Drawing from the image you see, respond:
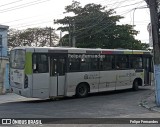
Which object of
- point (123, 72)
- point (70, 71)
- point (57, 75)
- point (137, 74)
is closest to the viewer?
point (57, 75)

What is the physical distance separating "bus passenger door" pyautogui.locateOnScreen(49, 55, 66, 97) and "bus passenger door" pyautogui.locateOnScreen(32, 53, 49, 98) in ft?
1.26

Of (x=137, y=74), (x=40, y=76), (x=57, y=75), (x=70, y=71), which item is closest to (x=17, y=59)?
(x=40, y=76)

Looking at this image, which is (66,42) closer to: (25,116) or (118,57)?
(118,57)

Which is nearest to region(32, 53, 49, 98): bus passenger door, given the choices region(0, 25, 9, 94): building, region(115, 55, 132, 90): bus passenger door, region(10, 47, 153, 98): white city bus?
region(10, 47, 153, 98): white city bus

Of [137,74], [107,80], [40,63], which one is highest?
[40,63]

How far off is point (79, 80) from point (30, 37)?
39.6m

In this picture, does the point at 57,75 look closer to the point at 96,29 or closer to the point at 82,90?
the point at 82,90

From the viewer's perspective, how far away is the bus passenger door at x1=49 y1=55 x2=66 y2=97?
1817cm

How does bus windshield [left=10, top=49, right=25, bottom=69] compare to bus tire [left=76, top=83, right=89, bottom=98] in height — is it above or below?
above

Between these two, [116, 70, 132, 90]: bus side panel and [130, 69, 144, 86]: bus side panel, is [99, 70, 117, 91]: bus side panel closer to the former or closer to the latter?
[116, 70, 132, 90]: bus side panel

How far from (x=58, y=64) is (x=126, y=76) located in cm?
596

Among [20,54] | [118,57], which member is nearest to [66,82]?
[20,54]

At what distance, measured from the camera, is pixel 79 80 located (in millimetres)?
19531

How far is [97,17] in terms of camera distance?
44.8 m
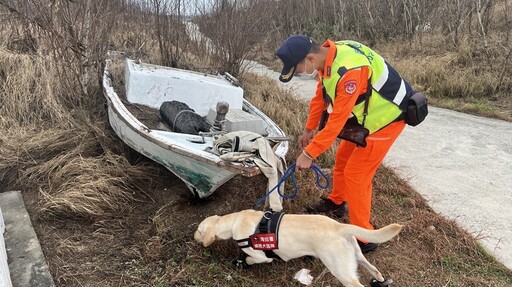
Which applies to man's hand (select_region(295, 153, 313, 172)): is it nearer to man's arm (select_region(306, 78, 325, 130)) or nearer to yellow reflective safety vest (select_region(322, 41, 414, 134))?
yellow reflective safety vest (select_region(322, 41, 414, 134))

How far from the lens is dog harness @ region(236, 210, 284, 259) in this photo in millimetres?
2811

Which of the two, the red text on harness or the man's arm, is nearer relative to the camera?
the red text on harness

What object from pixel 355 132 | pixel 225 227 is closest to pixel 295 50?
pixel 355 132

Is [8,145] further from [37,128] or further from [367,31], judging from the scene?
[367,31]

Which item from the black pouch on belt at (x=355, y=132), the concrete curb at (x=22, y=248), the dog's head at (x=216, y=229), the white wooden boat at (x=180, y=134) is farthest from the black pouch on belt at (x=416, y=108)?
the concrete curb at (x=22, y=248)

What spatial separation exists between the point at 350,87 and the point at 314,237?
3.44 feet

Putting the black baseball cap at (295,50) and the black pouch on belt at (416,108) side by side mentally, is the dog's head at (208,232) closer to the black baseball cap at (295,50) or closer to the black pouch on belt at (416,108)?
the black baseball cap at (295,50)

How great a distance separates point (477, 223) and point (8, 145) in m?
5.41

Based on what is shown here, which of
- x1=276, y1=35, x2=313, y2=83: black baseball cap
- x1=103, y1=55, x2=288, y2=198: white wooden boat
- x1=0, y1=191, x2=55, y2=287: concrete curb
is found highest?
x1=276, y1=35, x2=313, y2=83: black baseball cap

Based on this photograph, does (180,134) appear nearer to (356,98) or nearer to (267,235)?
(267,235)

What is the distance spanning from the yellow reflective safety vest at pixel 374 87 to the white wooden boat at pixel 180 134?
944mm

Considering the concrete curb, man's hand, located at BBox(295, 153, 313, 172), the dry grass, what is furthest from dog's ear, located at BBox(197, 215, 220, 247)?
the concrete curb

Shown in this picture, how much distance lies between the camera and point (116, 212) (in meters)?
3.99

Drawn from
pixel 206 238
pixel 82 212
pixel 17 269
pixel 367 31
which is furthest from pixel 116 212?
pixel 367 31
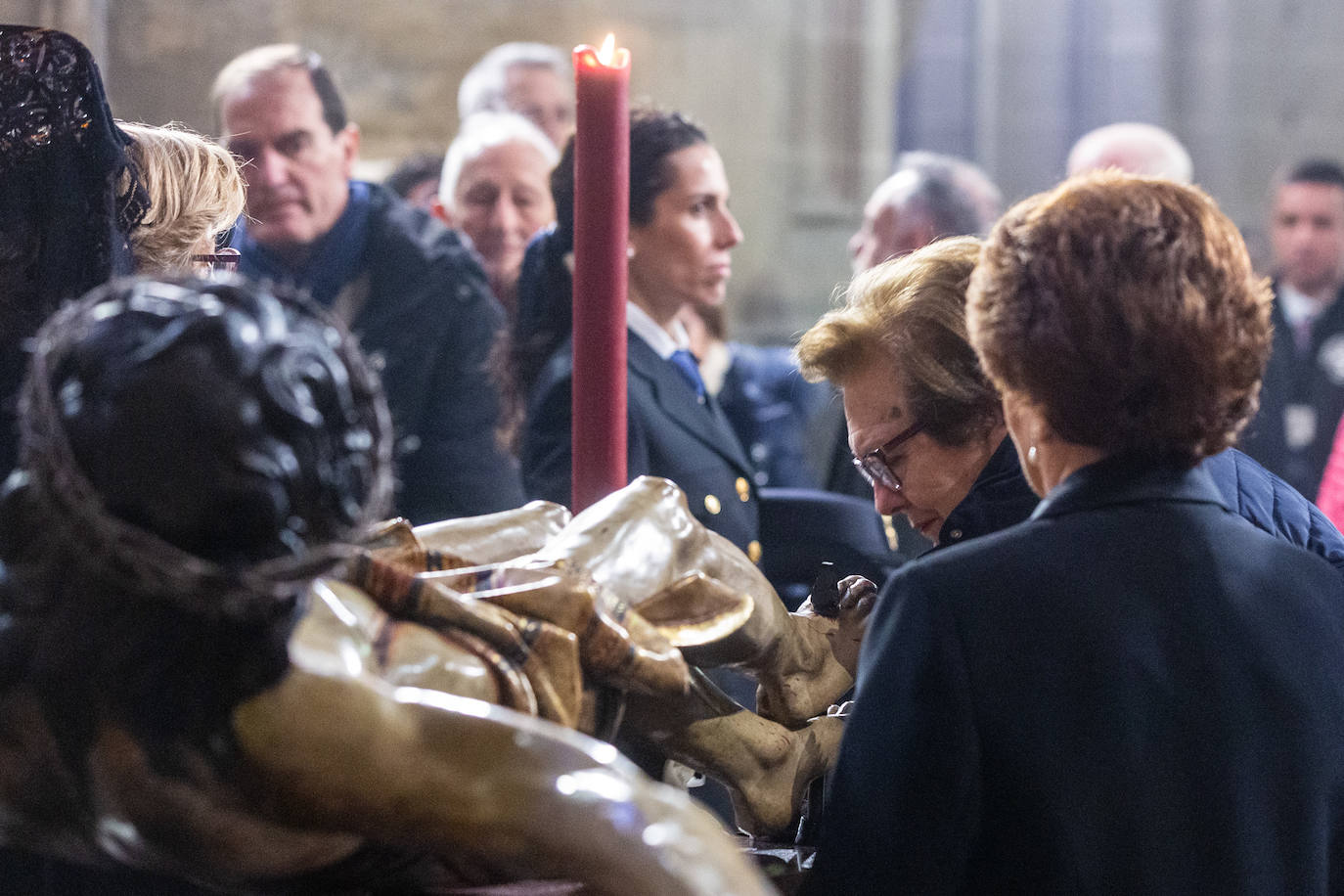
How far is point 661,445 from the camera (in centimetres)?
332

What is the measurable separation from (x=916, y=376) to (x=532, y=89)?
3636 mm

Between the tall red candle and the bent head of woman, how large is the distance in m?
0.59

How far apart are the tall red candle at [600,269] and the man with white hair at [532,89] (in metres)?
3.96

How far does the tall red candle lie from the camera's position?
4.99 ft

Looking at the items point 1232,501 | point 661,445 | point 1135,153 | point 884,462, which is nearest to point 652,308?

§ Problem to solve
Copy the material exactly. Do not include the pictures.

§ Answer below
Drawing from the image you see, respond:
Which object of
- point (123, 72)
- point (70, 71)
- point (57, 75)
- point (137, 74)
is closest to the viewer?
point (57, 75)

What is the physical distance separating "bus passenger door" pyautogui.locateOnScreen(49, 55, 66, 97) and "bus passenger door" pyautogui.locateOnScreen(32, 53, 49, 98) in ft?
1.26

Of (x=137, y=74), (x=40, y=76), (x=57, y=75), (x=70, y=71), which item is closest to (x=17, y=59)?
(x=40, y=76)

Looking at this image, which is (66,42) closer to: (25,116) or (118,57)?
(118,57)

Which is nearest to region(32, 53, 49, 98): bus passenger door, given the choices region(0, 25, 9, 94): building, region(115, 55, 132, 90): bus passenger door, region(10, 47, 153, 98): white city bus?
region(10, 47, 153, 98): white city bus

Of [137,74], [107,80], [40,63], which one is highest?
[40,63]

How far off is point (79, 80) from point (30, 37)?
39.6m

In this picture, does the point at 57,75 look closer to the point at 96,29 or closer to the point at 82,90?
the point at 82,90

From the viewer's perspective, how far away is the bus passenger door at x1=49 y1=55 x2=66 y2=97?
1817cm

How does bus windshield [left=10, top=49, right=25, bottom=69] compare to bus tire [left=76, top=83, right=89, bottom=98] in height — is it above or below?
above

Between these two, [116, 70, 132, 90]: bus side panel and [130, 69, 144, 86]: bus side panel, is [99, 70, 117, 91]: bus side panel closer to the former or closer to the latter?
[116, 70, 132, 90]: bus side panel

How far from (x=58, y=64) is (x=126, y=76) located in cm?
596

Among [20,54] | [118,57], which member is nearest to [66,82]?
[20,54]

At what distance, measured from the camera, is pixel 79 80 located (in millimetres)?
19531

How far is [97,17] in terms of camera distance?
44.8 m
Which applies to man's hand (select_region(295, 153, 313, 172)): is it nearer to man's arm (select_region(306, 78, 325, 130)) or nearer to yellow reflective safety vest (select_region(322, 41, 414, 134))?
yellow reflective safety vest (select_region(322, 41, 414, 134))

How far from the lens is dog harness @ region(236, 210, 284, 259) in this photo in millimetres?
2811

Which of the two, the red text on harness or the man's arm, is nearer relative to the camera?
the red text on harness

What object from pixel 355 132 | pixel 225 227 is closest to pixel 295 50?
pixel 355 132

Is [8,145] further from [37,128] or further from [367,31], judging from the scene?
[367,31]

Which item from the black pouch on belt at (x=355, y=132), the concrete curb at (x=22, y=248), the dog's head at (x=216, y=229), the white wooden boat at (x=180, y=134) is farthest from the black pouch on belt at (x=416, y=108)?
the concrete curb at (x=22, y=248)

What spatial separation exists between the point at 350,87 and the point at 314,237?
3.44 feet

Putting the black baseball cap at (295,50) and the black pouch on belt at (416,108) side by side mentally, is the dog's head at (208,232) closer to the black baseball cap at (295,50) or closer to the black pouch on belt at (416,108)?
the black baseball cap at (295,50)

How great a distance separates point (477, 223) and point (8, 145) in m?
5.41

Based on what is shown here, which of
- x1=276, y1=35, x2=313, y2=83: black baseball cap
- x1=103, y1=55, x2=288, y2=198: white wooden boat
- x1=0, y1=191, x2=55, y2=287: concrete curb
is found highest?
x1=276, y1=35, x2=313, y2=83: black baseball cap

Based on this photograph, does (180,134) appear nearer to (356,98) or nearer to (267,235)?
(267,235)

What is the distance spanning from the yellow reflective safety vest at pixel 374 87 to the white wooden boat at pixel 180 134?
944mm

Considering the concrete curb, man's hand, located at BBox(295, 153, 313, 172), the dry grass, what is furthest from dog's ear, located at BBox(197, 215, 220, 247)?
the concrete curb

Shown in this picture, how much distance lies between the camera and point (116, 212) (in meters)?
3.99

Drawn from
pixel 206 238
pixel 82 212
pixel 17 269
pixel 367 31
which is furthest from pixel 116 212?
pixel 367 31
How far is point 661,445 from the camera (in centimetres)?
332

What is the measurable separation from (x=916, y=376) to (x=532, y=89)?
3636 mm

Between the tall red candle and the bent head of woman, how large is the distance in m?
0.59

How far apart are the tall red candle at [600,269] and the man with white hair at [532,89] (in metres)?
3.96

How far does the tall red candle lie from the camera's position?
4.99 ft

Looking at the items point 1232,501 | point 661,445 | point 1135,153 | point 884,462, which is nearest to point 652,308?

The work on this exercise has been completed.